Collected data:
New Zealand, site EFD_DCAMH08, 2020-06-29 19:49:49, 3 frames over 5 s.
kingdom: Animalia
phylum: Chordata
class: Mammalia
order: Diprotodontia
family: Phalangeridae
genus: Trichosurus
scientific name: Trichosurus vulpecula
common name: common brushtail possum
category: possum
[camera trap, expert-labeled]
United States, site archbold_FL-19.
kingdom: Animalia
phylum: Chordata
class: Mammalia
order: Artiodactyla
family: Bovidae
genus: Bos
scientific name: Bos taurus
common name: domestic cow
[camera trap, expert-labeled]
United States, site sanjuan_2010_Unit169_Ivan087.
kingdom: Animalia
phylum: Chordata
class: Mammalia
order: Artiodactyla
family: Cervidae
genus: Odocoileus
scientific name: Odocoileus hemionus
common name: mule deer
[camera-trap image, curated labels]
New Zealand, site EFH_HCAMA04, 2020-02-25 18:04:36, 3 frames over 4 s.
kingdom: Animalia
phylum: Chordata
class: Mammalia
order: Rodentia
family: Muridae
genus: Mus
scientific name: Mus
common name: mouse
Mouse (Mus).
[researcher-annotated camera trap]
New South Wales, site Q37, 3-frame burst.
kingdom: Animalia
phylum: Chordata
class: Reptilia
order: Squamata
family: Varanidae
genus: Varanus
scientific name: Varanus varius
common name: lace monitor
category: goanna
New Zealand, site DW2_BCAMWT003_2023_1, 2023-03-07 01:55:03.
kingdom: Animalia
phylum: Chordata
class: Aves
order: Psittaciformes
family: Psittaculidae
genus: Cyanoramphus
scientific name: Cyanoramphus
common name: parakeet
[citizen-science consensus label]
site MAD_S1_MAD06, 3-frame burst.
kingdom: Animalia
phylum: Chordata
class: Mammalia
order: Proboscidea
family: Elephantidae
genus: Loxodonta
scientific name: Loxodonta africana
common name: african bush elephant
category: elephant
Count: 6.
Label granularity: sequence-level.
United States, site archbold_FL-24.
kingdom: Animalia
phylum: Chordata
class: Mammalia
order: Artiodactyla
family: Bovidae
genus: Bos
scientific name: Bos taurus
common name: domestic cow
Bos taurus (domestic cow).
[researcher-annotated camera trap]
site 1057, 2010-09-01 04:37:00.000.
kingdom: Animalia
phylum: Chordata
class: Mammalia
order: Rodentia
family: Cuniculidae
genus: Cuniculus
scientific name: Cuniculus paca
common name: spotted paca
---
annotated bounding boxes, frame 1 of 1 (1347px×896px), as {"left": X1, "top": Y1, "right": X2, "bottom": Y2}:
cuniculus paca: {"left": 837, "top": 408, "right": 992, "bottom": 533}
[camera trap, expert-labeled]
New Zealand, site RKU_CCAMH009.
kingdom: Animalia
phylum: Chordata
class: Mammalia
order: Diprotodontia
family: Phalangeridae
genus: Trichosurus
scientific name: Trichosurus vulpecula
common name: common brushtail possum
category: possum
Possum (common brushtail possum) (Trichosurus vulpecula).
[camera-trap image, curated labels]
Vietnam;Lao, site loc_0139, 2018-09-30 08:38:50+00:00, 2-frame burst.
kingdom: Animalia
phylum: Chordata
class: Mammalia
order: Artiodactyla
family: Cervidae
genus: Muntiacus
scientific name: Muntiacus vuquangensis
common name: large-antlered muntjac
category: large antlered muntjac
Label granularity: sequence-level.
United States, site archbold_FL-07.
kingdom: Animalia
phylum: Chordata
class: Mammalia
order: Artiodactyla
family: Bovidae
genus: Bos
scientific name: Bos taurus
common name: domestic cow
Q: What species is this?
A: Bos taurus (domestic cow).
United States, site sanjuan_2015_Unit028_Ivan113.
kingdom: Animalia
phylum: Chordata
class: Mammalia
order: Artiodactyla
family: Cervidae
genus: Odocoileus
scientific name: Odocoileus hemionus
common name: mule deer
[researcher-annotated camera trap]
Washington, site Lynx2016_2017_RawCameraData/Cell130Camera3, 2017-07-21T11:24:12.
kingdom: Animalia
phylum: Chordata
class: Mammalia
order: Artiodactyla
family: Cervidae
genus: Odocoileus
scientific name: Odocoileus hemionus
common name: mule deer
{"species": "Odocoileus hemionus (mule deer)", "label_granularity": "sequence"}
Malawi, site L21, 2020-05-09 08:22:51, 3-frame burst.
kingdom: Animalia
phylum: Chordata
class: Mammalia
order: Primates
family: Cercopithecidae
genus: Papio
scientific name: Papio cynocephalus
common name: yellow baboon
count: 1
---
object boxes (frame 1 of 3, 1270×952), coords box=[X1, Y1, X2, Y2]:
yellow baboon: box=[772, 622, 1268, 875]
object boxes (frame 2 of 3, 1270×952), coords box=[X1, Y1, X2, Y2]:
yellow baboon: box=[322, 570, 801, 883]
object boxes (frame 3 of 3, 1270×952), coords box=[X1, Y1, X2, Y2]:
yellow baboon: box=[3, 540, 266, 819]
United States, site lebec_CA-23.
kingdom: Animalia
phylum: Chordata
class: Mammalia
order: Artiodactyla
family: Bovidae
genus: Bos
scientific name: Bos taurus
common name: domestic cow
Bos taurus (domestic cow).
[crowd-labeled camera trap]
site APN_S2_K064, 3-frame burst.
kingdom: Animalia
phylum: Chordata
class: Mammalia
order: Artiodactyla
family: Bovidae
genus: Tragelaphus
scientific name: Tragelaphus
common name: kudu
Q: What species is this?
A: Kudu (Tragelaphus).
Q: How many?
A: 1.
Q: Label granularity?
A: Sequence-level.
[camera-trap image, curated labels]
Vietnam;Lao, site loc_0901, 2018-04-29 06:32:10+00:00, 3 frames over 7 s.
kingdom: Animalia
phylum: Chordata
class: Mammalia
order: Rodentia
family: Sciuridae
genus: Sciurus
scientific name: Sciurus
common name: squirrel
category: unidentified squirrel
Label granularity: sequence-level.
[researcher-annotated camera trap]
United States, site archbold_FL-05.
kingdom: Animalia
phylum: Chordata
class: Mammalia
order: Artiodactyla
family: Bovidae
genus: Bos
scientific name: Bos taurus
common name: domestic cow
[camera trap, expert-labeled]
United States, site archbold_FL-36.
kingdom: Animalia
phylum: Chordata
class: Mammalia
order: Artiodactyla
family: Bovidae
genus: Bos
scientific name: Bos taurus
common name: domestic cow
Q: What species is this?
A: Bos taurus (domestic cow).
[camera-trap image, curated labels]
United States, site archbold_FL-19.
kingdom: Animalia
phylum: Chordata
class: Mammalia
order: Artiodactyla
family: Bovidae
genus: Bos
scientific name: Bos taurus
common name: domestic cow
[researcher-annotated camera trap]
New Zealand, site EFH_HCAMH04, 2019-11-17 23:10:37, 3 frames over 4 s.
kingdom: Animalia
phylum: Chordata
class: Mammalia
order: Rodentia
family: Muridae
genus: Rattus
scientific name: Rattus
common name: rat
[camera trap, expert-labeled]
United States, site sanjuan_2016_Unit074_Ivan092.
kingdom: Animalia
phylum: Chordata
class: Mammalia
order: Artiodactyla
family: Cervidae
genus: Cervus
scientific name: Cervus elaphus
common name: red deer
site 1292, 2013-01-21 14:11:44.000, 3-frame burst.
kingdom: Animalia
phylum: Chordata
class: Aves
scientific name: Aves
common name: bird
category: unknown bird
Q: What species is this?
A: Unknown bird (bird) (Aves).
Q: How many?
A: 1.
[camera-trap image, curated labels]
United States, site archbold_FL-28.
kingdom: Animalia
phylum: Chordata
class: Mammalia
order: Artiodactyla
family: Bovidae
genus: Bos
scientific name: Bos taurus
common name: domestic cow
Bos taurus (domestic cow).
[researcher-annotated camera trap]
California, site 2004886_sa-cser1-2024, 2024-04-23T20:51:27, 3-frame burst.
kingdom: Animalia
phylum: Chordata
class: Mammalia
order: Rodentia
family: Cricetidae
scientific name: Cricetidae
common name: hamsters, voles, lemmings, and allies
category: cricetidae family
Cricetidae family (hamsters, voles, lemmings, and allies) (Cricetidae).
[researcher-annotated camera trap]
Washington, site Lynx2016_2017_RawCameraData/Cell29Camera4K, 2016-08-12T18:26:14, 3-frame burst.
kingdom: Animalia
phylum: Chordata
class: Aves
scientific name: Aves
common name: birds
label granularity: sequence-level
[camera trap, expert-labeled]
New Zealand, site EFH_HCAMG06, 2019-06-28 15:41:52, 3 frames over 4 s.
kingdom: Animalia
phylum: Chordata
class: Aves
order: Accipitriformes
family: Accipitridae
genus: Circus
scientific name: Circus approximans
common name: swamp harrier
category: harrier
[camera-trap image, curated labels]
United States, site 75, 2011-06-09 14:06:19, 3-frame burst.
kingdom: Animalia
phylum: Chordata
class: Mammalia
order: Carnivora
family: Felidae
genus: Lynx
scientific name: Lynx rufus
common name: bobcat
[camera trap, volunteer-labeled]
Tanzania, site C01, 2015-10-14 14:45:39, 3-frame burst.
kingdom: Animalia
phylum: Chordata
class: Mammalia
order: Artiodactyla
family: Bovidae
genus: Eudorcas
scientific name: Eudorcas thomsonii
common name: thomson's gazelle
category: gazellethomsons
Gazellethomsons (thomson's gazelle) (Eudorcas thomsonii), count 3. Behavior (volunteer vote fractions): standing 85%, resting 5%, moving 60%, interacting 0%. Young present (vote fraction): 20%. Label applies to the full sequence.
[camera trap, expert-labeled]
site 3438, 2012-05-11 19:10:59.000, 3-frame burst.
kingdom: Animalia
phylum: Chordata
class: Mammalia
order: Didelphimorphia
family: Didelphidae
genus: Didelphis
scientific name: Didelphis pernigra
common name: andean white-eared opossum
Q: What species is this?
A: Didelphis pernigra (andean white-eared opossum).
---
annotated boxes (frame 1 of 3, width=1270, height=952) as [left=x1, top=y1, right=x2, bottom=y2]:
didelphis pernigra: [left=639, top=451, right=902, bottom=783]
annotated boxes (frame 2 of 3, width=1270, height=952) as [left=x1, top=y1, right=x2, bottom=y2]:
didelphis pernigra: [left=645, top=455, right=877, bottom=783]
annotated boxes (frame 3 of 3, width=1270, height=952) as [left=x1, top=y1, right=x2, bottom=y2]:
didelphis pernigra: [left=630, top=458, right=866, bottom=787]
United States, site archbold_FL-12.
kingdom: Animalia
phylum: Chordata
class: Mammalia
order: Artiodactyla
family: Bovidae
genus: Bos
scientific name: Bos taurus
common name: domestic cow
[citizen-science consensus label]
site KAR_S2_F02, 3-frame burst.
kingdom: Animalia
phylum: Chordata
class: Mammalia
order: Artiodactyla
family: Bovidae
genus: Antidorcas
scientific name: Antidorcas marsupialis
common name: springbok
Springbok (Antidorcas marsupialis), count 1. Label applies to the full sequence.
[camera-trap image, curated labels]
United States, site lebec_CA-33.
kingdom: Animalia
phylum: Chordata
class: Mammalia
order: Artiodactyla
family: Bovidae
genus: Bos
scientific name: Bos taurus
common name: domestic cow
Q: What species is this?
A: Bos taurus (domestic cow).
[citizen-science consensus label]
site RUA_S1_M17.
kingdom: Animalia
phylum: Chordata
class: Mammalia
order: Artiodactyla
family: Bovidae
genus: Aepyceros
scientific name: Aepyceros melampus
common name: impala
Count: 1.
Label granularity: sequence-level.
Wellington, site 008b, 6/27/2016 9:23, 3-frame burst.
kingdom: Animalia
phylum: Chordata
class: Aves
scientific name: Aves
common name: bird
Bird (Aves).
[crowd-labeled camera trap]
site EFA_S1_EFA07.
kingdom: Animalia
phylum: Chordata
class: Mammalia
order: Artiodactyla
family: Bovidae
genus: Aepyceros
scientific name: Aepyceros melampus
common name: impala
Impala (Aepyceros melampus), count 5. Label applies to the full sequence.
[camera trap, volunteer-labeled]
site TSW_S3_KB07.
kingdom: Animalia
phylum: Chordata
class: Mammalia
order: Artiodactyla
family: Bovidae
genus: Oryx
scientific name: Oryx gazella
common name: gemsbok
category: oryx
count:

(Exercise requirements): Every line with "Washington" in it should be copied from the entries above.

(Answer box):
Washington, site Lynx2016_2017_RawCameraData/Cell130Camera3, 2017-07-21T11:24:12.
Washington, site Lynx2016_2017_RawCameraData/Cell29Camera4K, 2016-08-12T18:26:14, 3-frame burst.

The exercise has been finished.